My general has a small hairline crack developing at the top of the bowl. I suspect it's just the nature of cobs, sometimes you find one with a defect that develops relatively quickly. If it starts to spread, I was thinking of filling it with Elmer's white glue, which is the same thing you can use to reattach a cob stem if it comes loose.


----------



## TommyTree (Jan 7, 2012)

Don't glue your bowls. Just call Missouri Meerschaum. They seriously have great customer service, and I'm sure they'll replace it quickly. They have always been wonderful to do business with.


----------



## BrewShooter (Mar 17, 2011)

TommyTree said:


> Don't glue your bowls. Just call Missouri Meerschaum. They seriously have great customer service, and I'm sure they'll replace it quickly. They have always been wonderful to do business with.

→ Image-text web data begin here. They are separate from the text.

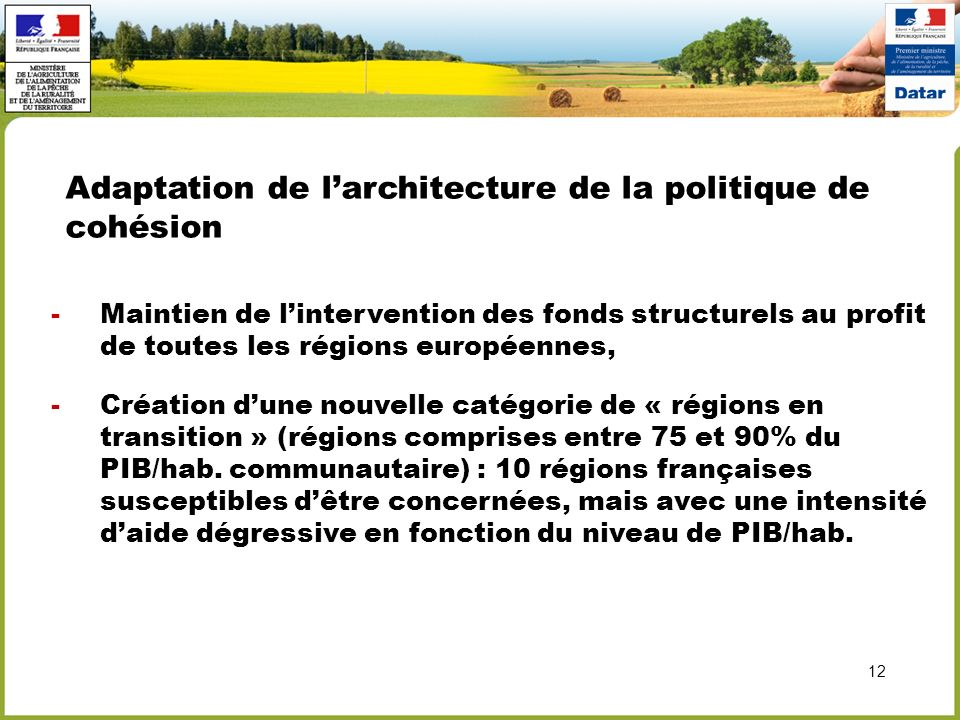 Adaptation de larchitecture de la politique de cohésion -Maintien de lintervention des fonds structurels au profit de toutes les régions européennes,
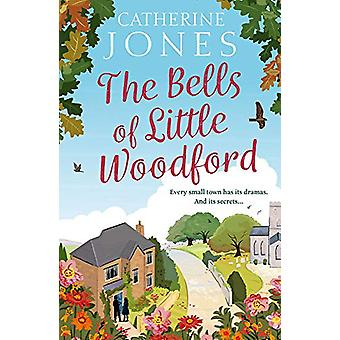 The Bells of Little Woodford by Catherine Jones - 9781784979836 Book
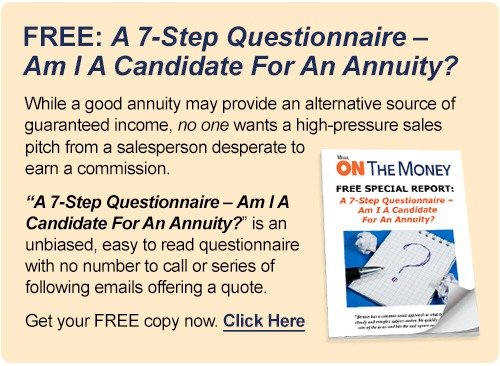 FREE: A 7-Step Questionnaire – Am I A Candidate For An Annuity?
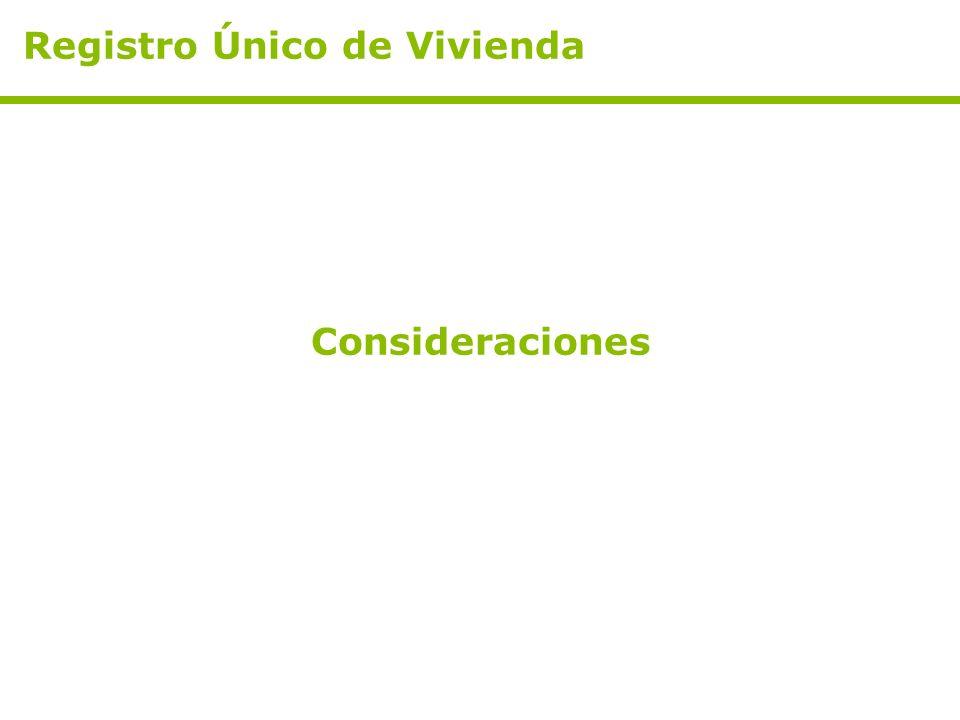 Consideraciones Registro Único de Vivienda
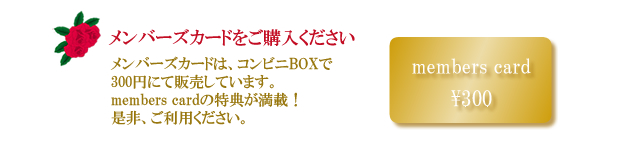 メンバーズカードをご購入ください<br /> メンバーズカードは、コンビニBOXで300円にて販売しています。members cardの特典が満載!是非、ご利用ください。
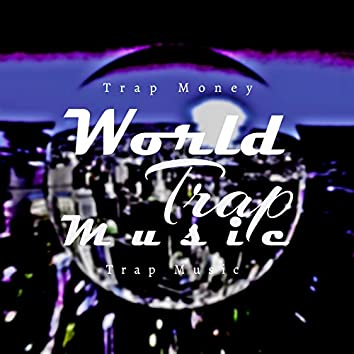 World Trap Music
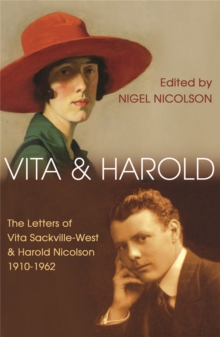 Vita and Harold : The Letters of Vita Sackville-West and Harold Nicolson, 1910-62, Paperback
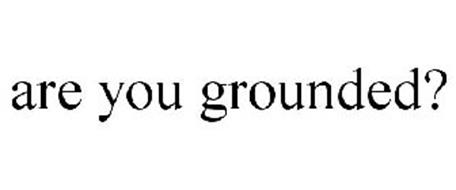 ARE YOU GROUNDED?
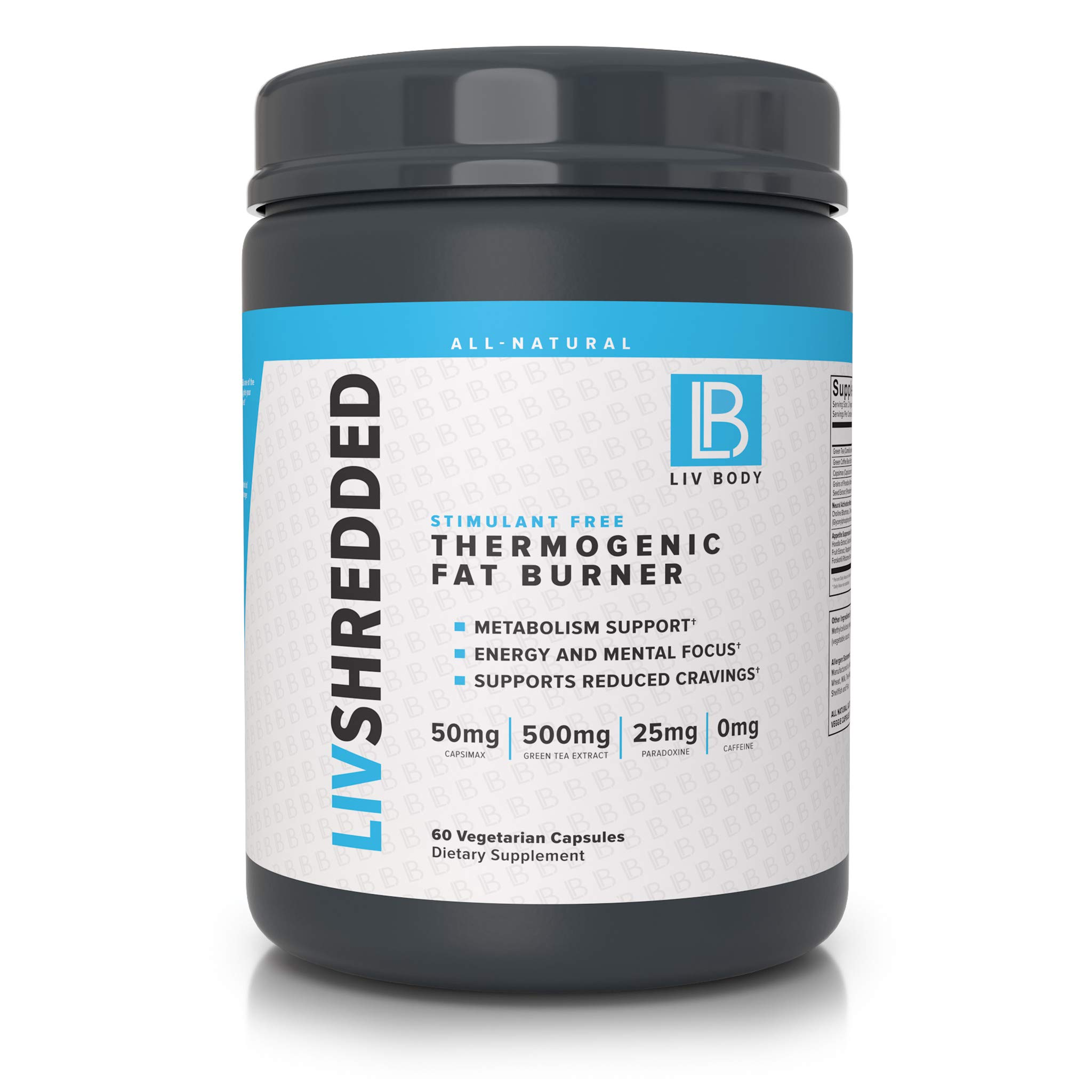 LIV Body   LIV Shredded Stimulant Free Thermogenic Fat Burner   Metabolism Support, Reduces Cravings & Energy and Mental Focus   60 Vegetarian Capsules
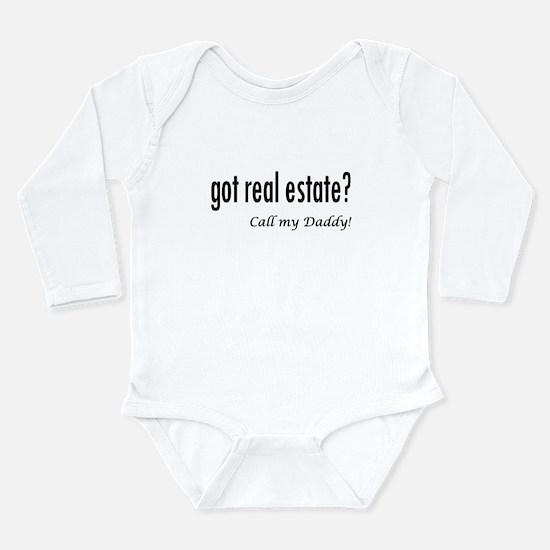 got real estate? Daddy Long Sleeve Infant Bodysuit
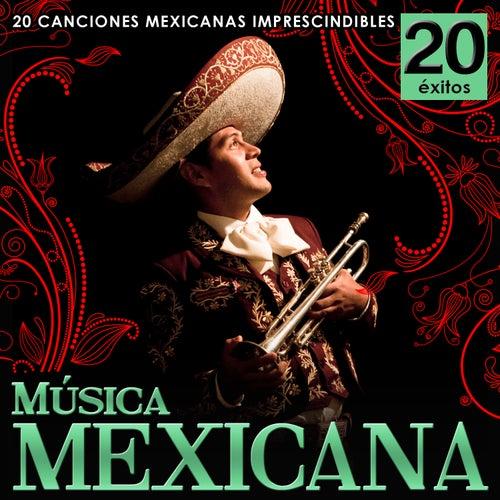 Música Méxicana. 20 Canciones Mexicanas Imprescindibles de Various Artists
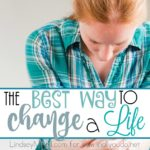 The Best Way to Change a Life
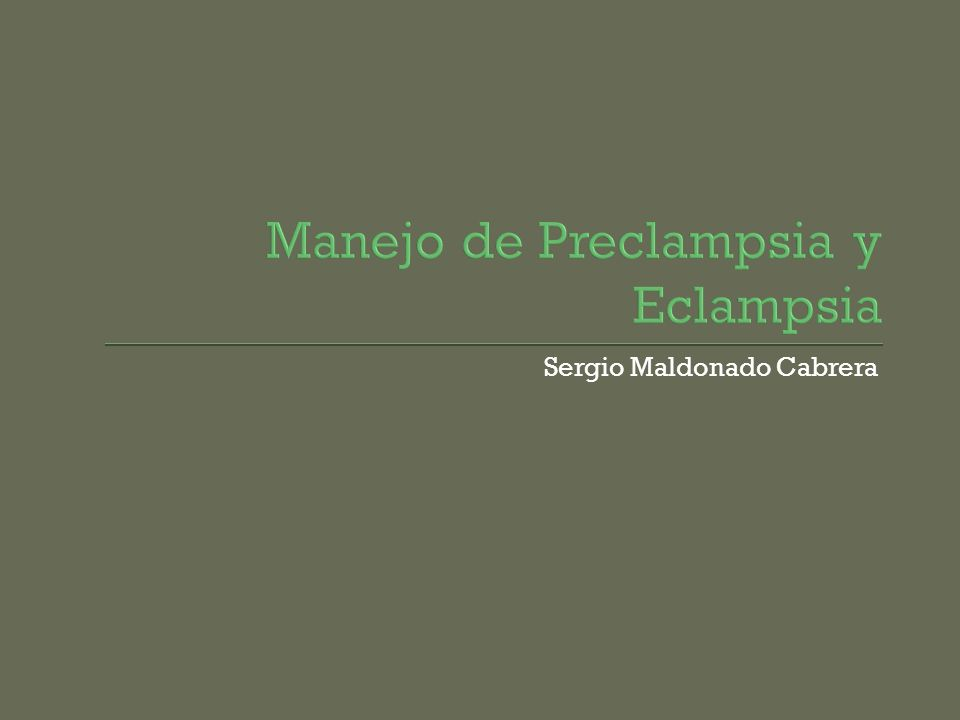 Manejo de Preclampsia y Eclampsia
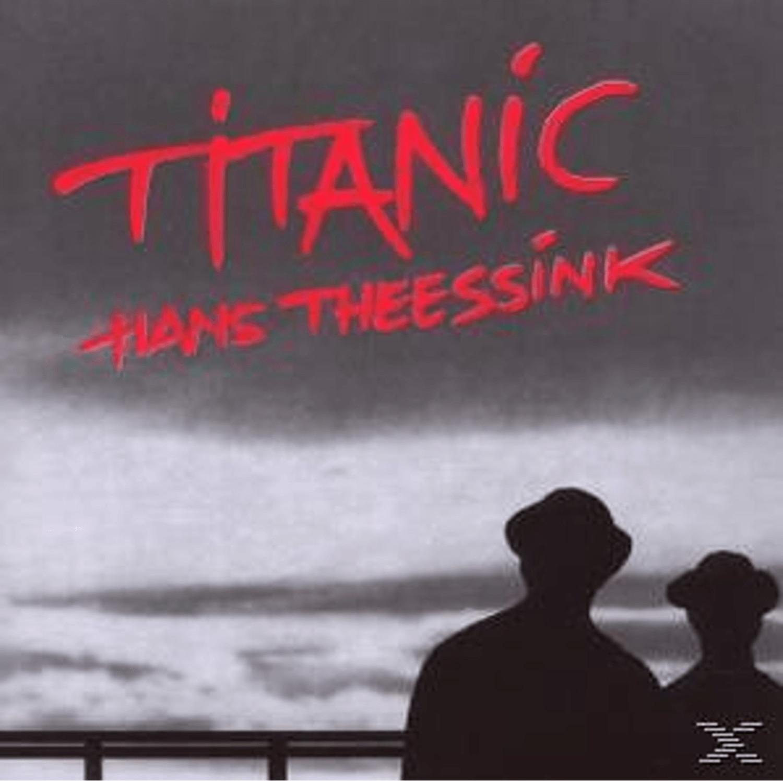 Theesink Hans - Titanic - (CD)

They do seem like a great company, but I kind of just figure when the thing finally cracks properly I can probably afford the $12 to replace it. If not...this is the WRONG hobby!!!


----------



## TommyTree (Jan 7, 2012)

BrewShooter said:


> They do seem like a great company, but I kind of just figure when the thing finally cracks properly I can probably afford the $12 to replace it. If not...this is the WRONG hobby!!!


Also a fair point.


----------



## VanguArd (Mar 7, 2012)

I don't know if they would replace it, considering i already glued it =/ but to answer all of your questions, I am a new piper, and i can say yes, i am smoking quite a bit, that could be why. And yes it was a rather huge crack, not a chip, it is a crack that was continuously getting bigger every day. I could see the only reason why it was smoking fine was i already had the cake layer pretty thick. But i will call them, considering Tom gives me the number


----------



## TommyTree (Jan 7, 2012)

Web site is www.corncobpipe.com
There's a "contact us" page. Number is 1-800-888-2109.


----------



## VanguArd (Mar 7, 2012)

Much appreciated! Sent an email off to them. I'm not looking for any kind of reparations, I just wanted to bring it to their attention and perhaps learn their method of repairing it.


----------



## TommyTree (Jan 7, 2012)

VanguArd said:


> Much appreciated! Sent an email off to them. I'm not looking for any kind of reparations, I just wanted to bring it to their attention and perhaps learn their method of repairing it.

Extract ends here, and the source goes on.